Solícito de bem-humorado, o Tio ensinava-lhe como era reclinável o
assento — bastando a gente premer manivela. Seu lugar era o da
janelinha, para o móvel mundo. Entregavam-lhe revistas, de folhear,
quantas quisesse, até um mapa, nele mostravam os pontos em que ora e
ora se estava, por cima de onde. O Menino deixava-as, fartamente,
sobre os joelhos, e espiava: as nuvens de amontoada amabilidade, o
azul de só ar, aquela claridade à larga, o chão plano em visão
cartográfica, repartido de roças e campos, o verde que se ia a
amarelos e vermelhos e a pardo e a verde; e, além, baixa, a
montanha. Se homens, meninos, cavalos e bois — assim insetos?
Voavam supremamente. O Menino, agora, vivia; sua alegria despedindo
todos os raios. Sentava-se, inteiro, dentro do macio rumor do avião:
o bom brinquedo trabalhoso. Ainda nem notara que, de fato, teria
vontade de comer, quando a Tia já lhe oferecia sanduíches. E
prometia-lhe o Tio as muitas coisas que ia brincar e ver, e fazer e
passear, tanto que chegassem. O Menino tinha tudo de uma vez, e nada,
ante a mente. A luz e a longa-longa-longa nuvem. Chegavam.
II
Enquanto
mal vacilava a manhã. A grande cidade apenas começava a fazer-se,
num semi-ermo, no chapadão: a mágica monotonia, os diluídos ares.
O campo de pouso ficava a curta distância da casa — de madeira,
sobre estacões, quase penetrando na mata. O Menino via, vislumbrava.
Respirava muito. Ele queria poder ver ainda mais vívido — as novas
tantas coisas — o que para os seus olhos se pronunciava. A morada
era pequena, passava-se logo à cozinha, e ao que não era bem
quintal, antes breve clareira, das árvores que não podem entrar
dentro de casa. Altas, cipós e orquideazinhas amarelas delas se
suspendiam. Dali, podiam sair índios, a onça, leão, lobos,
caçadores? Só sons. Um — e outros pássaros — com cantos
compridos. Isso foi o que abriu seu coração. Aqueles passarinhos
bebiam cachaça?
Senhor!
Quando avistou o peru, no centro do terreiro, entre a casa e as
árvores da mata. O peru, imperial, dava-lhe as costas, para receber
sua admiração. Estalara a cauda, e se entufou, fazendo roda: o
rapar das asas no chão — brusco, rijo, — se proclamara.
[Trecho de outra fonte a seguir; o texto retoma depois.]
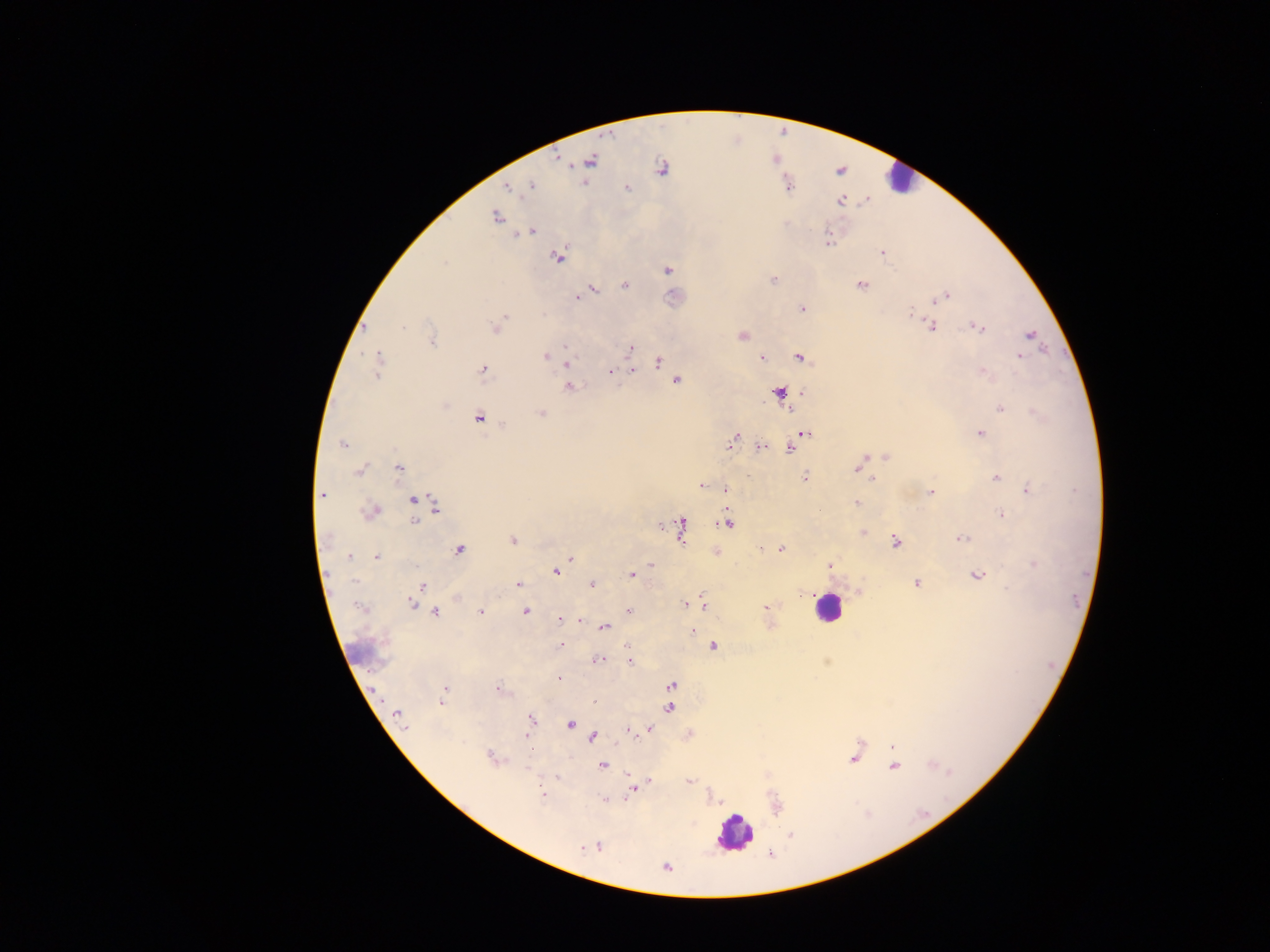

preparation = thick blood film
image size = 1270×952 pixels
country = Ghana
capture = mobile-phone photograph through a microscope
field of view = single
leukocyte locations = approximate centers as {x, y} in pixels: {898, 178}, {827, 608}, {734, 833}
malaria parasite locations = approximate centers as {x, y} in pixels: {591, 161}, {662, 168}, {530, 186}, {509, 187}, {520, 187}, {789, 187}, {627, 189}, {841, 200}, {496, 217}, {532, 231}, {827, 241}, {882, 253}, {558, 256}, {444, 262}, {667, 270}, {773, 280}, {624, 285}, {861, 285}, {591, 290}, {946, 295}, {578, 297}, {938, 298}, {802, 309}, {910, 315}, {502, 319}, {403, 326}, {932, 326}, {365, 327}, {977, 327}, {496, 328}, {742, 335}, {1030, 335}, {431, 340}, {566, 346}, {630, 349}, {545, 356}, {1019, 357}, {762, 358}, {800, 358}, {659, 361}, {568, 362}, {378, 365}, {482, 370}, {632, 371}, {610, 372}, {982, 372}, {677, 381}, {570, 387}, {779, 392}, {802, 393}, {445, 406}, {789, 408}, {1000, 408}, {541, 413}, {479, 417}, {980, 433}, {806, 434}, {733, 438}, {342, 444}, {761, 447}, {789, 448}, {886, 457}, {862, 461}, {399, 468}, {857, 468}, {360, 471}, {805, 477}, {996, 477}, {872, 479}, {701, 485}, {725, 489}, {1028, 490}, {931, 493}, {323, 494}, {413, 501}, {857, 502}, {435, 504}, {374, 511}, {1001, 514}, {414, 521}, {727, 523}, {660, 526}, {682, 530}, {862, 532}, {327, 538}, {963, 538}, {512, 540}, {895, 542}, {762, 549}, {781, 549}, {459, 550}, {350, 556}, {376, 557}, {570, 558}, {651, 564}, {1033, 564}, {828, 565}, {556, 572}, {631, 575}, {977, 575}, {354, 581}, {917, 583}, {591, 584}, {518, 585}, {423, 587}, {801, 594}, {412, 603}, {685, 604}, {703, 604}, {359, 607}, {766, 608}, {525, 611}, {628, 611}, {435, 612}, {480, 612}, {559, 619}, {580, 621}, {604, 627}, {693, 631}, {561, 644}, {713, 646}, {629, 650}, {599, 660}, {629, 660}, {559, 679}, {671, 686}, {445, 688}, {498, 689}, {594, 701}, {441, 702}, {669, 707}, {398, 715}, {532, 719}, {570, 724}, {649, 729}, {628, 730}, {525, 736}, {593, 737}, {892, 747}, {490, 757}, {853, 758}, {602, 765}, {894, 767}, {527, 769}, {557, 777}, {650, 780}, {689, 781}, {631, 792}, {542, 794}, {606, 799}, {791, 834}, {598, 846}, {582, 847}, {665, 867}Give the position of every Plasmodium parasite.
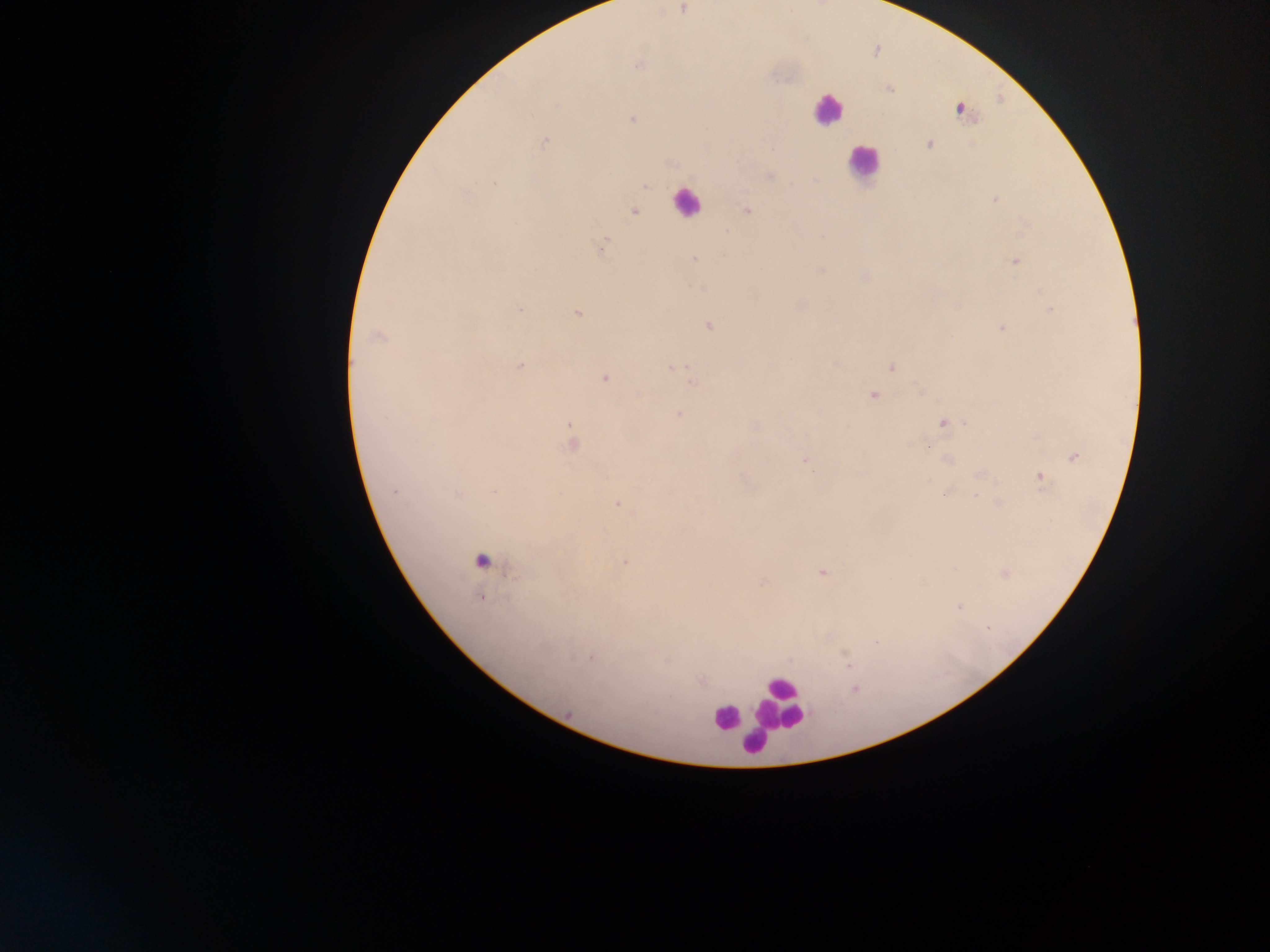

Approximate centers as [x, y] in pixels.
Plasmodium parasites: [682, 9], [638, 66], [889, 88], [959, 109], [632, 119], [543, 141], [930, 144], [769, 175], [496, 185], [644, 185], [995, 200], [746, 210], [634, 211], [602, 246], [694, 259], [1015, 261], [864, 276], [1051, 309], [520, 310], [577, 312], [709, 325], [1003, 328], [376, 336], [520, 365], [891, 367], [672, 368], [605, 377], [692, 383], [923, 392], [874, 394], [679, 414], [943, 422], [966, 423], [570, 426], [756, 426], [571, 439], [928, 447], [1073, 456], [806, 459], [983, 473], [1039, 476], [944, 493], [976, 496], [999, 502], [616, 503], [481, 559], [625, 562], [821, 572], [1005, 574], [762, 581], [480, 596], [958, 606], [590, 658], [847, 661], [854, 689].

Leukocyte locations: [827, 108], [862, 162], [688, 202], [779, 701], [742, 715], [727, 717], [754, 743]. Mobile-phone photograph taken through the microscope. Image is 1270×952 pixels. Sample from Ghana. One field of view. Thick blood film.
Grugulejou, sacudindo o abotoado grosso de bagas rubras; e a cabeça
possuía laivos de um azul-claro, raro, de céu e sanhaços; e ele,
completo, torneado, redondoso, todo em esferas e planos, com reflexos
de verdes metais em azul-e-preto — o peru para sempre. Belo, belo!
Tinha qualquer coisa de calor, poder e flor, um transbordamento. Sua
ríspida grandeza tonitruante. Sua colorida empáfia. Satisfazia os
olhos, era de se tanger trombeta. Colérico, encachiado, andando,
gruziou outro gluglo. O Menino riu, com todo o coração. Mas só
bis-viu. Já o chamavam, para passeio.
III
Iam
de jeep, iam aonde ia ser um sítio do Ipê. O Menino
repetia-se em íntimo o nome de cada coisa. A poeira, alvissareira. A
malva-do-campo, os lentiscos. O velame-branco, de pelúcia. A
cobra-verde, atravessando a estrada. A arnica: em candelabros
pálidos. A aparição angélica dos papagaios. As pitangas e seu
pingar. O veado campeiro: o rabo branco. As flores em pompa
arroxeadas da canela-de-ema. O que o Tio falava: que ali havia
“imundície de perdizes”. A tropa de seriemas, além, fugindo, em
fila, índio-a-índio. O par de garças. Essa paisagem de muita
largura, que o grande sol alagava. O buriti, à beira do corguinho,
onde, por um momento, atolaram. Todas as coisas, surgidas do opaco.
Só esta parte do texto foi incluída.